Робби посмотрел на Гаса. После драки в бакалейной лавке он с ним не разговаривал — даже когда Гас был у него в гостях. Но сейчас на него произвели впечатление заискивающий тон и умильный взгляд Гаса. Они ведь всегда дружили. Робби вспомнил, как еще малышами они играли вместе возле дома Гаса в Рокингем-куотерс. Гас вечно бегал с расстегнутыми штанишками. Мать его, бывало, выйдет на крыльцо и смотрит, как они играют. «Гас, а Гас!» — кричала она, а когда сын оборачивался на зов, показывала ему пальцем на штанишки и щелкала языком.
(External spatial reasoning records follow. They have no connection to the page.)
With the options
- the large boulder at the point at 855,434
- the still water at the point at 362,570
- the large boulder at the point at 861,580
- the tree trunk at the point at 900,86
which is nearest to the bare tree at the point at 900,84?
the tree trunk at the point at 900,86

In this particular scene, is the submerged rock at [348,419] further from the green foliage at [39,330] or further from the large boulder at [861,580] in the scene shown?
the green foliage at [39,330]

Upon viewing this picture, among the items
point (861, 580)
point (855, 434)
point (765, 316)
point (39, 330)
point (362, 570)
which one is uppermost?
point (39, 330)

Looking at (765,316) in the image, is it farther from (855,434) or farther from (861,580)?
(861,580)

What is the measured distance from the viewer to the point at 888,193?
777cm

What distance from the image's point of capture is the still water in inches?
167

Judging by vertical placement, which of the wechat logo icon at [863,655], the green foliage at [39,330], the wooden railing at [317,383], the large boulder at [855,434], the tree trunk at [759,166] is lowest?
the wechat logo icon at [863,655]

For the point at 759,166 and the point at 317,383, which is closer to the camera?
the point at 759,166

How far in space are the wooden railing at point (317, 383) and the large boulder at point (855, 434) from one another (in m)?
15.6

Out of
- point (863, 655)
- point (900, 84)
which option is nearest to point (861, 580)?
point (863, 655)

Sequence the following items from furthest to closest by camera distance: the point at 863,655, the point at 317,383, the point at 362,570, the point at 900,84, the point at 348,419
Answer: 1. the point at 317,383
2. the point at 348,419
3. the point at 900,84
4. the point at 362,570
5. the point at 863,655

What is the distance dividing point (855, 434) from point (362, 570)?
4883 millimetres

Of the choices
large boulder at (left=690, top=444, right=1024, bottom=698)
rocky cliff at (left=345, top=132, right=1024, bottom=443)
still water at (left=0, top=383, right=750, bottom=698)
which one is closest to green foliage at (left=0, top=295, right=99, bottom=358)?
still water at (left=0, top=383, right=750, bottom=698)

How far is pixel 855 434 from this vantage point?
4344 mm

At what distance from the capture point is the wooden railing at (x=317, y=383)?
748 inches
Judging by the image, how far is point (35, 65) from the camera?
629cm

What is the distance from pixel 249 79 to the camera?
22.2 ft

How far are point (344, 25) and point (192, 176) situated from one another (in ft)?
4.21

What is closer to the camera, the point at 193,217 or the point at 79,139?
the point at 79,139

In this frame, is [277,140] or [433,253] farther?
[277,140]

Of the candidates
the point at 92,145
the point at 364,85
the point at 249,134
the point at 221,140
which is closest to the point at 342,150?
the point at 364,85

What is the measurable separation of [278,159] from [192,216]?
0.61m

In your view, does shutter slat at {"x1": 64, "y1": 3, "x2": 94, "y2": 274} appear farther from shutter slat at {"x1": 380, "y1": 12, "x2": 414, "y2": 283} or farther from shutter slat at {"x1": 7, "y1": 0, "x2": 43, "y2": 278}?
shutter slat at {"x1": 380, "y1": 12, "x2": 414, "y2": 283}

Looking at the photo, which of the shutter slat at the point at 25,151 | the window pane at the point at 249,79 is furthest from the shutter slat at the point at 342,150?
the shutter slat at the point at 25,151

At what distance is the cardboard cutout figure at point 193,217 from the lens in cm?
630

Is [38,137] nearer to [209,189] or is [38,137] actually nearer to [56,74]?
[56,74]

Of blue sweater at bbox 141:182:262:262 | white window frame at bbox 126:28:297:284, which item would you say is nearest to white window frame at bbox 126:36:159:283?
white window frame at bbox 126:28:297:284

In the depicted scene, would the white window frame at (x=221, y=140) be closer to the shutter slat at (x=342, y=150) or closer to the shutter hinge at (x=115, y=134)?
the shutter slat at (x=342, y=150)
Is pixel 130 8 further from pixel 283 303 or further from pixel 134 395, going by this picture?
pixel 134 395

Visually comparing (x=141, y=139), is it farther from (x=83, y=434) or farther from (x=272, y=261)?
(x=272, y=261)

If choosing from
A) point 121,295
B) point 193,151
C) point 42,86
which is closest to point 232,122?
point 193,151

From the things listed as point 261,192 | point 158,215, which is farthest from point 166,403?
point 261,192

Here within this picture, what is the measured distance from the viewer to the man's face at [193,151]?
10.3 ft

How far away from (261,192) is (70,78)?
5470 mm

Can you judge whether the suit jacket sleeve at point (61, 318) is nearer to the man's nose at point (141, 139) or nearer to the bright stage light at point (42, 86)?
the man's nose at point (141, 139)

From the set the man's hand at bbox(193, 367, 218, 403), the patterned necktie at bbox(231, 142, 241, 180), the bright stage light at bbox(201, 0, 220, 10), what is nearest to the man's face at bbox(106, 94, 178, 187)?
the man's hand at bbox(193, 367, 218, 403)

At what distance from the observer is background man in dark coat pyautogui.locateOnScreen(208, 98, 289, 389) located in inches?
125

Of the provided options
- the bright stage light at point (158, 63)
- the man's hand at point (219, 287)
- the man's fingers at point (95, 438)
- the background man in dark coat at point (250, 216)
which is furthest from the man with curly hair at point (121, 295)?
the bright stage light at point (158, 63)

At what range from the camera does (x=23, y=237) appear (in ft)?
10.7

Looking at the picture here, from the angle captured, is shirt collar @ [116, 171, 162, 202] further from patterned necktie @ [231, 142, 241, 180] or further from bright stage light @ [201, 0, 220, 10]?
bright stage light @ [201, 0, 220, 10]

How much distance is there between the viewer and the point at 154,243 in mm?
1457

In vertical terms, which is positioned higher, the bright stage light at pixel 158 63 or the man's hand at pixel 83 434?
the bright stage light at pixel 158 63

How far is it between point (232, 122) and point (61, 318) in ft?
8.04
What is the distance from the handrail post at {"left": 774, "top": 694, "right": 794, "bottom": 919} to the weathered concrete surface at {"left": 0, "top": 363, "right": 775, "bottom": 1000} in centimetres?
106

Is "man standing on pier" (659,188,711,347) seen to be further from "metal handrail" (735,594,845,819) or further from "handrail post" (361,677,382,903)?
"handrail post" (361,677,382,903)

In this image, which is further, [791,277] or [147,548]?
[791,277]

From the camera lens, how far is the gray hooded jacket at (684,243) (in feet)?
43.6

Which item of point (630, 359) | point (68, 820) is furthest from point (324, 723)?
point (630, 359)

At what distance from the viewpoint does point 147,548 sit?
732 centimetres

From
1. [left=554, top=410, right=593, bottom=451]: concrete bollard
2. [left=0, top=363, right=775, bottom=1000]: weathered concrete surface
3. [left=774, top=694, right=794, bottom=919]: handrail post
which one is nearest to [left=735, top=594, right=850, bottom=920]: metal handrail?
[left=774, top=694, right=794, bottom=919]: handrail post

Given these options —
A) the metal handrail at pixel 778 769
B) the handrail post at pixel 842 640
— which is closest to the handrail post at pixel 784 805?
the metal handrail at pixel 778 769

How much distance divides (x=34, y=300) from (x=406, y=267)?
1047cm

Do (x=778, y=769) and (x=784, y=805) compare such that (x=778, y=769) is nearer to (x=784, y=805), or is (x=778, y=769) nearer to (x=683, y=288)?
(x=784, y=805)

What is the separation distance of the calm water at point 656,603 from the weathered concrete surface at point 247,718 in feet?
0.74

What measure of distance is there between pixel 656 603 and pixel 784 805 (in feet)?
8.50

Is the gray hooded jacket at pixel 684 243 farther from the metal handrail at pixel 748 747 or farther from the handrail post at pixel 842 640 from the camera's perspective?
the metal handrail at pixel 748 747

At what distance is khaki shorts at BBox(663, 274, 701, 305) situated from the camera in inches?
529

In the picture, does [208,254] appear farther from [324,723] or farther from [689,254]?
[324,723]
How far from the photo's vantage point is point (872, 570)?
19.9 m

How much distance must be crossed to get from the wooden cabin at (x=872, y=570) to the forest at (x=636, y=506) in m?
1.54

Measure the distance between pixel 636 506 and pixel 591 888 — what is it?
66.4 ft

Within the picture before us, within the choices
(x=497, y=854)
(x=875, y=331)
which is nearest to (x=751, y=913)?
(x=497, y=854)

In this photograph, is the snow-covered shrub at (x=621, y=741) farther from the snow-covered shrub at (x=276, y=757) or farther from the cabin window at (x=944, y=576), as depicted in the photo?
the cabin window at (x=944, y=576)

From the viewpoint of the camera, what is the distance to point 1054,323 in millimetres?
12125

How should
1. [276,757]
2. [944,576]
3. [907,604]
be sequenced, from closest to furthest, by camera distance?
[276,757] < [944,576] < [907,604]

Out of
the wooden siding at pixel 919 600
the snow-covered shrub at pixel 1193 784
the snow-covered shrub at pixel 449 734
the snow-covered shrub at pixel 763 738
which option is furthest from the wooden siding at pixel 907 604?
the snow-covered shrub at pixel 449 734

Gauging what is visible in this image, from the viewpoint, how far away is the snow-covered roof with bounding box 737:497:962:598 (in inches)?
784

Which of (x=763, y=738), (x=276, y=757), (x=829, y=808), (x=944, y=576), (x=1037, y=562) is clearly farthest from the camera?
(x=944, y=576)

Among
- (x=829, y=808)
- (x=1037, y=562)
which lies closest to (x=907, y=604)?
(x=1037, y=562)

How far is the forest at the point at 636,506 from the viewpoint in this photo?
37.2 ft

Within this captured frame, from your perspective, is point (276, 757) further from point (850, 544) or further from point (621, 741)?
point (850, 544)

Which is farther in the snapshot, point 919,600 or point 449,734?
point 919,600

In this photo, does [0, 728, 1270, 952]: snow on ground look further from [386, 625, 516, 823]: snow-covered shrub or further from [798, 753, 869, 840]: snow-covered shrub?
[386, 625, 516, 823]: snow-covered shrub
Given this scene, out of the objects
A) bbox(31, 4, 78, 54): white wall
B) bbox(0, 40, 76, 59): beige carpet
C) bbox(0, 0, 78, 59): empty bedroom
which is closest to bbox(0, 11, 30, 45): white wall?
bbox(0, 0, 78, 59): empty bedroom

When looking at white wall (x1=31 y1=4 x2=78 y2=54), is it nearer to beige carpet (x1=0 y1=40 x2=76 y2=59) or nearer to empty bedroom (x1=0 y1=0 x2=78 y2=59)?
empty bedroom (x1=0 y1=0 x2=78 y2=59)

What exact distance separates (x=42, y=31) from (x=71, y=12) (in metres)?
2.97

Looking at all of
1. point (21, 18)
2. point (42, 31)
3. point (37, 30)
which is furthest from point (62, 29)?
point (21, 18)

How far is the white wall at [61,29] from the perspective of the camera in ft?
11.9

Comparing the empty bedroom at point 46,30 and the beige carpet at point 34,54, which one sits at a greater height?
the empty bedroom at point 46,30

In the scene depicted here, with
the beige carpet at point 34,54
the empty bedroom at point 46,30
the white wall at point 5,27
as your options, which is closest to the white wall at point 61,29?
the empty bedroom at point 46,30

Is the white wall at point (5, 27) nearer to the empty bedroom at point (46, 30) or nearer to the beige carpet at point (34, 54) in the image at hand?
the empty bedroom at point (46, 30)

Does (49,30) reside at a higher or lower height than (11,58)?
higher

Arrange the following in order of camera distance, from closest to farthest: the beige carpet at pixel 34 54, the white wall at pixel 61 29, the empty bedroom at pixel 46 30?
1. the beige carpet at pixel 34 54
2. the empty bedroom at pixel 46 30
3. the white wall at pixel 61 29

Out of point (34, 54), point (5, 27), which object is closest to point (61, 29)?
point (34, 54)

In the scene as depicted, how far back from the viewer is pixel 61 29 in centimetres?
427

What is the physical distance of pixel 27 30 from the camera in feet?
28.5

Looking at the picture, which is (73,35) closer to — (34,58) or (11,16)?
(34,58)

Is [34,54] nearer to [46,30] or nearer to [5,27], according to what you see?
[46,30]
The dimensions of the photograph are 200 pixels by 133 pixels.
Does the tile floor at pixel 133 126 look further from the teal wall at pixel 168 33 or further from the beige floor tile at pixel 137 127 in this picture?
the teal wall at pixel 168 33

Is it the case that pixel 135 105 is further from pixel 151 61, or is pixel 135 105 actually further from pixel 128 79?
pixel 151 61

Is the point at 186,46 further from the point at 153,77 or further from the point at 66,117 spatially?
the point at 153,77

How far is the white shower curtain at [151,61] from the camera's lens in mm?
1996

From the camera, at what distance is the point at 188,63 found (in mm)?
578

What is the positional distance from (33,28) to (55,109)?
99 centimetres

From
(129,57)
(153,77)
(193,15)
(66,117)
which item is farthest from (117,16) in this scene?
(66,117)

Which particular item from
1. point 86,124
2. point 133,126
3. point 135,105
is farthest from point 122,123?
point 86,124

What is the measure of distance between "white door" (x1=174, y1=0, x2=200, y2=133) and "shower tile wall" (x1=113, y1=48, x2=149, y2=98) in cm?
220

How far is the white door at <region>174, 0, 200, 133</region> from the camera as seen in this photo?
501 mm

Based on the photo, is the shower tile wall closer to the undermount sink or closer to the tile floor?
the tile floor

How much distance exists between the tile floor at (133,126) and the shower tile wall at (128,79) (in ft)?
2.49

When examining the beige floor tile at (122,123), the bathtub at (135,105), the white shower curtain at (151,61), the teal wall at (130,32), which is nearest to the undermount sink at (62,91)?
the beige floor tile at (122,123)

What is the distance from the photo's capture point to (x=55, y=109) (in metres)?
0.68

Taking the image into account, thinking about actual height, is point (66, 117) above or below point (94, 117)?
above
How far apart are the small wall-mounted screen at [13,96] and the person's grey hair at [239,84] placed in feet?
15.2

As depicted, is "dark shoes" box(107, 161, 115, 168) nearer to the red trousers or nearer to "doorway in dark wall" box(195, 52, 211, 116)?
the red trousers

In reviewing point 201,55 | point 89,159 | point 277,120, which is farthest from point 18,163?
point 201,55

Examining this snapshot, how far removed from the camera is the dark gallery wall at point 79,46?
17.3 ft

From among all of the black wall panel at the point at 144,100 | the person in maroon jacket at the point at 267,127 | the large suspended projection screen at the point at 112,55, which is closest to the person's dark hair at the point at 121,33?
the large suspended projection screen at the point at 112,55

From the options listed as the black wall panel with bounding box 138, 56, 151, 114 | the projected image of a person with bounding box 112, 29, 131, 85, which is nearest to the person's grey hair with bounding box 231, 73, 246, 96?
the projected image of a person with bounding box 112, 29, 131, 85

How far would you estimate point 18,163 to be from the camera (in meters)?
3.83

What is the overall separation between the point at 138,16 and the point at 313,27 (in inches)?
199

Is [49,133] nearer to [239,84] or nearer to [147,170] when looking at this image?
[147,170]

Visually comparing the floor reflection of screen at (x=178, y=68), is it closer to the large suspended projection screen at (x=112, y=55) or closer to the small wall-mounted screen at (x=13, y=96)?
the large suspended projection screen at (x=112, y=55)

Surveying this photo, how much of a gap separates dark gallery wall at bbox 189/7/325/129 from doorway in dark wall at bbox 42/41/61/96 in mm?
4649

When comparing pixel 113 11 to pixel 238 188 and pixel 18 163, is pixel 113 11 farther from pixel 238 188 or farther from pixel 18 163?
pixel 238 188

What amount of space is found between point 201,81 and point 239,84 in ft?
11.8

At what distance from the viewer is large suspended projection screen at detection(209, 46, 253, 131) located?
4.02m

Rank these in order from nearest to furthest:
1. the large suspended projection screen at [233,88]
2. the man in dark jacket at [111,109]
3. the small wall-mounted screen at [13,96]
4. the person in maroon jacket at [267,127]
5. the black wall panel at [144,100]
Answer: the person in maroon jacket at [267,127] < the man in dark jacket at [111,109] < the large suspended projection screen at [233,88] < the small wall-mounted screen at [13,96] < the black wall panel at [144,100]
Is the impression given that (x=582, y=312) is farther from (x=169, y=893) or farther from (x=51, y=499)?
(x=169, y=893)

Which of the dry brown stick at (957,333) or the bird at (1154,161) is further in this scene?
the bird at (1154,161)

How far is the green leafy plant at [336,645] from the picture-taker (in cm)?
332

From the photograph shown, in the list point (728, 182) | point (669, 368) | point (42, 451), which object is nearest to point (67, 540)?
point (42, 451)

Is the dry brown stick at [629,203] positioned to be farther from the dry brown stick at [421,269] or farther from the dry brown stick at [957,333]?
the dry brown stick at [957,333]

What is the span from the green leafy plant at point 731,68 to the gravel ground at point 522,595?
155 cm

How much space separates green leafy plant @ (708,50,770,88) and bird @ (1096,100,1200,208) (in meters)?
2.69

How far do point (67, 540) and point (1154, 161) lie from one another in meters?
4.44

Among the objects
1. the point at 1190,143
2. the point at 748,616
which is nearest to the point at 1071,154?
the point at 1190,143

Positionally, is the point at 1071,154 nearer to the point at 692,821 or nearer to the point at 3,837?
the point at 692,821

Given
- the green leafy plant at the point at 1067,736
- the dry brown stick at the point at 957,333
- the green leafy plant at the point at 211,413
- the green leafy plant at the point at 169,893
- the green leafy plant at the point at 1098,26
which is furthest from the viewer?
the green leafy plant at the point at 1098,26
Тогда Гас поспешно застегивался, а все мальчишки и девчонки покатывались со смеху.
Робби вспыхнул и посмотрел через дорогу: там какой-то маленький негритенок карабкался на крыльцо ветхого, облезлого домика. Потом глянул на Гаса и быстро отвел глаза.
— Ни на кого я не дуюсь! — пробурчал он.
— Ну и я тоже не дуюсь, — сказал Гас, подтягивая штаны, которые носил без пояса, — А у вас было очень весело.
— Ни на кого я не дуюсь, — повторил Робби. Он не хотел звать Гаса на свой день рождения, это мама настояла.
— Раз так, тогда давай пять! — сказал Гас, протягивая ему пухлую ладонь.
Они стояли, переглядываясь и смущенно тряся друг другу руки.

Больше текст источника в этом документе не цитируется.